The goal of the third step is to provide an encoding for the local image area while maintaining a weak sensitivity to the posture and appearance of the body object in the image.

We divide the image into "cells cell ", such as each cell is 6*6 pixels. Suppose we use a histogram of 9 bin to count this 6*6 the gradient information for pixels. That is, cell gradient Direction 360 degree into 9 directional blocks, for example: if the gradient direction of this pixel is 20-40 degree, the histogram section The count of span style= "Font-family:calibri" >2 bin is added, so that the cell each pixel in a gradient direction in the Histogram weighted projection (mapping to a fixed angle range), you can get this The gradient direction histogram of the cell is the cell >9 dimension eigenvectors (because of 9 bin ).

The pixel gradient direction is used, so what is the gradient size? The gradient size is the weighted value of the projection. For example: the gradient direction of this pixel is 20-40 degree, then its gradient size is 2(assuming AH), then the histogram of the first 2 bin count is not added one, but add two (suppose AH).

Cell cells can be rectangular (rectangular) or star-shaped (radial).

(4) combining cell units into large blocks (blocks), normalized gradient histogram in a block

Due to the change of local illumination and the change of foreground - background contrast, the variation range of gradient intensity is very large. This requires a normalization of the gradient intensity. Normalization can further compress light, shadows, and edges.

The author's approach is to combine each cell unit into a large, spatially connected interval (blocks). Thus, the HOG feature of the block is obtained by concatenating the eigenvectors of all the cells in a block . These intervals overlap, which means that the characteristics of each cell appear multiple times in the final eigenvectors with different results. We will call the Block descriptor (vector) after normalization as the HOG descriptor.

The interval has two main geometrical shapes-rectangular interval (r-hog) and annular interval (c-hog). The R-hog interval is largely a square lattice, which can be characterized by three parameters: the number of cell units in each interval, the number of pixels in each cell, and the number of histogram channels per cell.

For example: the best parameter setting for pedestrian detection is:3x3 cells / interval,6x6 pixels / cell,9 histogram channels.
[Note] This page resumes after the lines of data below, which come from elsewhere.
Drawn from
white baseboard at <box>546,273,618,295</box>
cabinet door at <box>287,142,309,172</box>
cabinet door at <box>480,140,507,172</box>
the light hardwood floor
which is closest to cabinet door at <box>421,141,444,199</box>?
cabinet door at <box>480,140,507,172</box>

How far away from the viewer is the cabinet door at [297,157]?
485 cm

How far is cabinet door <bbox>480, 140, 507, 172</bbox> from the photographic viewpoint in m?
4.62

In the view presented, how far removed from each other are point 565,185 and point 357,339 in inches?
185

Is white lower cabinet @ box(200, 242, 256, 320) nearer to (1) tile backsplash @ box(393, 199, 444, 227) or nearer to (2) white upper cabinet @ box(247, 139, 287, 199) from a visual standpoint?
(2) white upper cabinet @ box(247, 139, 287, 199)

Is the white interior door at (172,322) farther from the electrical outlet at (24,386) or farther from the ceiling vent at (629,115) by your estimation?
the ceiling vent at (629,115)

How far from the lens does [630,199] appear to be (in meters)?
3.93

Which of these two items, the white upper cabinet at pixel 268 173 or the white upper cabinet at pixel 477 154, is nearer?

The characteristic number of a piece is:3*3*9;

(5) Collection of HOG features

The final step is to collect all the overlapping blocks in the detection window and combine them into the final eigenvectors for HOG .
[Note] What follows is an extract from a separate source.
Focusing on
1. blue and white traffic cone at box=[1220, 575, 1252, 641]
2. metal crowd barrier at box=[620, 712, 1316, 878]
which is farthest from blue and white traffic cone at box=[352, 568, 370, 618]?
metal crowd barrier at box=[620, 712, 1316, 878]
The realization process of hog feature extraction algorithm

Contact Us

The content source of this page is from Internet, which doesn't represent Alibaba Cloud's opinion; products and services mentioned on that page don't have any relationship with Alibaba Cloud. If the content of the page makes you feel confusing, please write us an email, we will handle the problem within 5 days after receiving your email.
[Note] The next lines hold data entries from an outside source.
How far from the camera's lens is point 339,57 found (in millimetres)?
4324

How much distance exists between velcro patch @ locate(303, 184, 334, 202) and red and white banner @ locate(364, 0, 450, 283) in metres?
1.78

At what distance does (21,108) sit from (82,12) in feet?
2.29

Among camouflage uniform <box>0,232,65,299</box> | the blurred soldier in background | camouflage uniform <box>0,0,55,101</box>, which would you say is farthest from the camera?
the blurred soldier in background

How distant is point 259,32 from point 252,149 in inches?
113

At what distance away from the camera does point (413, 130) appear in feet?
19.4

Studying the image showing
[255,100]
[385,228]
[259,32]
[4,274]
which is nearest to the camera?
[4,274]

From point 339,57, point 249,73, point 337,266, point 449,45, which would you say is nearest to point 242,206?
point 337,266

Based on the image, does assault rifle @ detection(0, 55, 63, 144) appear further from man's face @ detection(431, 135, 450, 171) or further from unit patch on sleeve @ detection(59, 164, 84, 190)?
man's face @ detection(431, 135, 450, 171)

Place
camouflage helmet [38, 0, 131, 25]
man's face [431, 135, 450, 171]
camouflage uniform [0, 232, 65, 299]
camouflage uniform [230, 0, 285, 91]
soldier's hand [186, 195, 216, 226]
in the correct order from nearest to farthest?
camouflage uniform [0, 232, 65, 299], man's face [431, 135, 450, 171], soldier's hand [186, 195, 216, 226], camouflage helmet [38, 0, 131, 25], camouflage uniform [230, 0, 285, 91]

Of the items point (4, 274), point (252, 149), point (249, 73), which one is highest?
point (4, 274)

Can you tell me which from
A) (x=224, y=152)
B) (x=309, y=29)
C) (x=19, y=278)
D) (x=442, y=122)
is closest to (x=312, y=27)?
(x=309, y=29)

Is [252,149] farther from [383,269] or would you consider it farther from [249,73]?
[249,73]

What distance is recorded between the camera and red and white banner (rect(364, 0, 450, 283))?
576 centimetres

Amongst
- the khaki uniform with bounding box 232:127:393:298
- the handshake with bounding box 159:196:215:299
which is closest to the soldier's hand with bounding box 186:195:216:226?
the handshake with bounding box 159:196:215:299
If you find any instances of plagiarism from the community, please send an email to: info-contact@alibabacloud.com and provide relevant evidence. A staff member will contact you within 5 working days.

A Free Trial That Lets You Build Big!

Start building with 50+ products and up to 12 months usage for Elastic Compute Service

  • Sales Support

    1 on 1 presale consultation

  • After-Sales Support

    24/7 Technical Support 6 Free Tickets per Quarter Faster Response

  • Alibaba Cloud offers highly flexible support services tailored to meet your exact needs.